Clarifications about resetting environments

From the Stable Baselines page on Vectorized Environments (Vectorized Environments — Stable Baselines 2.10.3a0 documentation):

When using vectorized environments, the environments are automatically reset at the end of each episode. Thus, the observation returned for the i-th environment when done[i] is true will in fact be the first observation of the next episode, not the last observation of the episode that has just terminated. You can access the “real” final observation of the terminated episode—that is, the one that accompanied the done event provided by the underlying environment—using the terminal_observation keys in the info dicts returned by the vecenv.

Am I correct in assuming that resets in Isaac Gym do NOT work like this?
In other words, an environment returns a terminal observation and resets itself on the following step, discarding the action resulting from the terminal observation. (This seems to be the case since in each tasks’s post_physics_step(...), self.reset(...) is called before the self.reset_buf is updated.)
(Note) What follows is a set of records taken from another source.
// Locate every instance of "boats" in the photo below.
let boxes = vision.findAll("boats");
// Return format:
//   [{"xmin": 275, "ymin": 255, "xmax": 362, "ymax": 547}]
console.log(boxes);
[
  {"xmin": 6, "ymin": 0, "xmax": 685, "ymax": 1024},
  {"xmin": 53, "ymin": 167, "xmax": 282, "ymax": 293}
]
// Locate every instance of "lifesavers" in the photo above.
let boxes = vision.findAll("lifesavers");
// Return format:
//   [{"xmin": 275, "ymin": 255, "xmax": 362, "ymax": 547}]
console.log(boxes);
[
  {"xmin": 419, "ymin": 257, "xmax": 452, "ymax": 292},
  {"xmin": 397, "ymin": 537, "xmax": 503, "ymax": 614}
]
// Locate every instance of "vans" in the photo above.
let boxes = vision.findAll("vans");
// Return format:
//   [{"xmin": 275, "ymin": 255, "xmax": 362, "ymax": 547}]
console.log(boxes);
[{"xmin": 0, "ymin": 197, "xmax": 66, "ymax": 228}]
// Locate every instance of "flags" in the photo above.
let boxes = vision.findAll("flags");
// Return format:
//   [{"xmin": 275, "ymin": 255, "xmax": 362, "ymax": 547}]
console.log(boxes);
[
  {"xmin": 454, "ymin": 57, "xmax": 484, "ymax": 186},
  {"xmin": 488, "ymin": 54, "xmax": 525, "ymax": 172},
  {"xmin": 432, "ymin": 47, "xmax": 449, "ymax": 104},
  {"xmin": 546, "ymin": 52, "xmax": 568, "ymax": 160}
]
Additionally, is there any point in setting self.reset_buf[env_ids] = 0 at the end of self.reset(...)? It seems like this value just gets overwritten when compute_reward(...) is called later in post_physics_step(...). Additionally, at the end of self.reset(...) in anymal.py, there is the line self.reset_buf[env_ids] = 1 instead of self.reset_buf[env_ids] = 0. Why is this? Does it just not matter?

1 Like

Yes, you are correct in that if a reset in the environment is necessary (as indicated by reset_buf = 1), the environment will be reset on the next step and actions from the terminal observation are discarded. We set self.reset_buf[env_ids] = 0 at the end of reset to indicate that the environment has already been reset, and will not be reset again when reset_buf is checked the following step. It is possible that reset_buf is overwritten in compute_reward, but it is purely implementation dependent, and will lead to incorrect behaviour if compute_reward does not update the reset_buf for environments that don’t need to be reset. I believe the self.reset_buf[env_ids] = 1 is likely a bug, but the behaviour is not affected as the full reset buffer is computed in compute_anymal_reward.

1 Like

Thank you!

This topic was automatically closed 60 days after the last reply. New replies are no longer allowed.